Rows from a spatial reasoning dataset:

+++

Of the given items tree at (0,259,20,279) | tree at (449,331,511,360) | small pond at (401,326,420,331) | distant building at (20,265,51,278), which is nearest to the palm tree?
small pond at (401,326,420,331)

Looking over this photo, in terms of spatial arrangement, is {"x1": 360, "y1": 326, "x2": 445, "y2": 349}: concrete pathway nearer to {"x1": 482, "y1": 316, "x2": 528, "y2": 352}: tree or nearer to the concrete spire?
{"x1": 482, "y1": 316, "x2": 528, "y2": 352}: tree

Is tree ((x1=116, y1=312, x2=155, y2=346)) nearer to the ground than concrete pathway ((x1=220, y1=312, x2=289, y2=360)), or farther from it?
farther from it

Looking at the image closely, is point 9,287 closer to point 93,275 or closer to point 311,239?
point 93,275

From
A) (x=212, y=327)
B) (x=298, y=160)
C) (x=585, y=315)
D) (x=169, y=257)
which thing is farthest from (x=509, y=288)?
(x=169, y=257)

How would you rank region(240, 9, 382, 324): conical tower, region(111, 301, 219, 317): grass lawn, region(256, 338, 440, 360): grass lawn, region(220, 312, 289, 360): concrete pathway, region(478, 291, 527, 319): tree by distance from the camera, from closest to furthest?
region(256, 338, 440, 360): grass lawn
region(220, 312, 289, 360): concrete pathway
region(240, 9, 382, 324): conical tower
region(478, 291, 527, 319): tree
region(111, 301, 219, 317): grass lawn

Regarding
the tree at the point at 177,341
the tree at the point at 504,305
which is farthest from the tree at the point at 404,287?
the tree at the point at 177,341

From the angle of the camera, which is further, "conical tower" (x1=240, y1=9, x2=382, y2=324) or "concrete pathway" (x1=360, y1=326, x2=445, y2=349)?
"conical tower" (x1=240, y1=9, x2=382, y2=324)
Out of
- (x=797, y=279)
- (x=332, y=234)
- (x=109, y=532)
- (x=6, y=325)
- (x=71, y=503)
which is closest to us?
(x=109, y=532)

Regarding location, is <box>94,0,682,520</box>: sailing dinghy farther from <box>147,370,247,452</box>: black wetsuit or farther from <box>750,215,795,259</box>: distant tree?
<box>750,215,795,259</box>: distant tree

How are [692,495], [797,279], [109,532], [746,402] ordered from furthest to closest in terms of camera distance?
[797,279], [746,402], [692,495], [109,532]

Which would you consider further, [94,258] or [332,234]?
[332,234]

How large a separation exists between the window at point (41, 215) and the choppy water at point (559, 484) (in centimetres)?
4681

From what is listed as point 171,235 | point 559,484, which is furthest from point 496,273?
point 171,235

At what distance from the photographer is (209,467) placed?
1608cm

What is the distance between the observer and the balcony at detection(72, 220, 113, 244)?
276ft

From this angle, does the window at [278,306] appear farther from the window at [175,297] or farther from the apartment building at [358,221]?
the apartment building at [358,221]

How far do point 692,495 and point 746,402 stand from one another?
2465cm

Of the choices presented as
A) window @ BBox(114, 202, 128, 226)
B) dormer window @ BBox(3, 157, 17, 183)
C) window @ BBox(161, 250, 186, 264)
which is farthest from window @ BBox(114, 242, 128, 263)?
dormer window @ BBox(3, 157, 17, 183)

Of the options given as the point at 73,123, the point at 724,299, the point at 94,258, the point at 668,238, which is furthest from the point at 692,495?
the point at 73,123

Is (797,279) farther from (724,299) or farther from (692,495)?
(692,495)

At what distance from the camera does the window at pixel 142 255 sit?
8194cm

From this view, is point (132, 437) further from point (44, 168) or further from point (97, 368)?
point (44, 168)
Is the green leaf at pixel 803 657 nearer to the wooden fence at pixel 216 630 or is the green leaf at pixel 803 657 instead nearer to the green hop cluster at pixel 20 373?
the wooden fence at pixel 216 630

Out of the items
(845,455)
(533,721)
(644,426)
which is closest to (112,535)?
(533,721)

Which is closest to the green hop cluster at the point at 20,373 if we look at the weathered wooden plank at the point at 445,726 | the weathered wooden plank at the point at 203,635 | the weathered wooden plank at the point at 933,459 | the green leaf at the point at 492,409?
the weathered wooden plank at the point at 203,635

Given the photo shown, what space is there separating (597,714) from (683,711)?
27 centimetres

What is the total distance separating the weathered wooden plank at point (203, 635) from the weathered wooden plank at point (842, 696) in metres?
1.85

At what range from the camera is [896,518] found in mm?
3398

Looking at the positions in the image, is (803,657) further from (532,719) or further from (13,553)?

+++

**THE PROBLEM:**
Reproduce all of the items above, putting "small sailboat" in place of "sailing dinghy" wherever it occurs and leaving everything else unchanged.

**OUTPUT FOR THIS EXERCISE:**
Of the given items tree at (0,259,20,279) | tree at (449,331,511,360) | small pond at (401,326,420,331) | distant building at (20,265,51,278), which is nearest to the palm tree?
small pond at (401,326,420,331)

Looking over this photo, in terms of spatial arrangement, is {"x1": 360, "y1": 326, "x2": 445, "y2": 349}: concrete pathway nearer to {"x1": 482, "y1": 316, "x2": 528, "y2": 352}: tree or nearer to the concrete spire?
{"x1": 482, "y1": 316, "x2": 528, "y2": 352}: tree

Is tree ((x1=116, y1=312, x2=155, y2=346)) nearer to the ground than concrete pathway ((x1=220, y1=312, x2=289, y2=360)), or farther from it?
farther from it

Looking at the image closely, is point 9,287 closer to point 93,275 or closer to point 311,239?
point 93,275

From
A) (x=212, y=327)
B) (x=298, y=160)
C) (x=585, y=315)
D) (x=169, y=257)
which thing is farthest from (x=509, y=288)?
(x=169, y=257)

How would you rank region(240, 9, 382, 324): conical tower, region(111, 301, 219, 317): grass lawn, region(256, 338, 440, 360): grass lawn, region(220, 312, 289, 360): concrete pathway, region(478, 291, 527, 319): tree by distance from the camera, from closest to furthest?
region(256, 338, 440, 360): grass lawn
region(220, 312, 289, 360): concrete pathway
region(240, 9, 382, 324): conical tower
region(478, 291, 527, 319): tree
region(111, 301, 219, 317): grass lawn

Regarding
the tree at the point at 177,341
the tree at the point at 504,305
which is farthest from the tree at the point at 404,287?
the tree at the point at 177,341

From the angle of the camera, which is further, "conical tower" (x1=240, y1=9, x2=382, y2=324) or "concrete pathway" (x1=360, y1=326, x2=445, y2=349)?
"conical tower" (x1=240, y1=9, x2=382, y2=324)
Out of
- (x=797, y=279)
- (x=332, y=234)
- (x=109, y=532)
- (x=6, y=325)
- (x=71, y=503)
which is closest to us?
(x=109, y=532)

Regarding location, is <box>94,0,682,520</box>: small sailboat farther from <box>147,370,247,452</box>: black wetsuit or farther from <box>750,215,795,259</box>: distant tree?
<box>750,215,795,259</box>: distant tree

How are [692,495], [797,279], [109,532], [746,402] ordered from furthest to closest in terms of camera distance?
[797,279], [746,402], [692,495], [109,532]

Which would you consider further, [94,258] or [332,234]?
[332,234]

How large a separation exists between the window at point (41, 215) and the choppy water at point (559, 484) (in centimetres)?
4681

From what is listed as point 171,235 | point 559,484, which is furthest from point 496,273?
point 171,235

At what distance from the photographer is (209,467) placed?
1608cm

What is the distance between the observer and the balcony at detection(72, 220, 113, 244)?
276ft

From this angle, does the window at [278,306] appear farther from the window at [175,297] or farther from the apartment building at [358,221]?
the apartment building at [358,221]

How far do point 692,495 and point 746,402 stand from one another?
2465cm

Of the choices presented as
A) window @ BBox(114, 202, 128, 226)
B) dormer window @ BBox(3, 157, 17, 183)
C) window @ BBox(161, 250, 186, 264)
which is farthest from window @ BBox(114, 242, 128, 263)?
dormer window @ BBox(3, 157, 17, 183)

Of the options given as the point at 73,123, the point at 724,299, the point at 94,258, the point at 668,238, which is furthest from the point at 692,495?
the point at 73,123

Is (797,279) farther from (724,299) or farther from (692,495)?
(692,495)

At what distance from the camera does the window at pixel 142 255 sit?
8194cm

From this view, is point (132, 437) further from point (44, 168) or further from point (97, 368)?
point (44, 168)
Is the green leaf at pixel 803 657 nearer to the wooden fence at pixel 216 630 or is the green leaf at pixel 803 657 instead nearer to the green hop cluster at pixel 20 373?
the wooden fence at pixel 216 630

Out of the items
(845,455)
(533,721)
(644,426)
which is closest to (112,535)?
(533,721)

Which is closest to the green hop cluster at the point at 20,373 if we look at the weathered wooden plank at the point at 445,726 | the weathered wooden plank at the point at 203,635 | the weathered wooden plank at the point at 933,459 | the green leaf at the point at 492,409?
the weathered wooden plank at the point at 203,635

Given the photo shown, what space is there separating (597,714) from (683,711)?
27 centimetres

What is the total distance separating the weathered wooden plank at point (203, 635) from the weathered wooden plank at point (842, 696) in metres?
1.85

At what range from the camera is [896,518] found in mm?
3398

Looking at the positions in the image, is (803,657) further from (532,719) or further from (13,553)?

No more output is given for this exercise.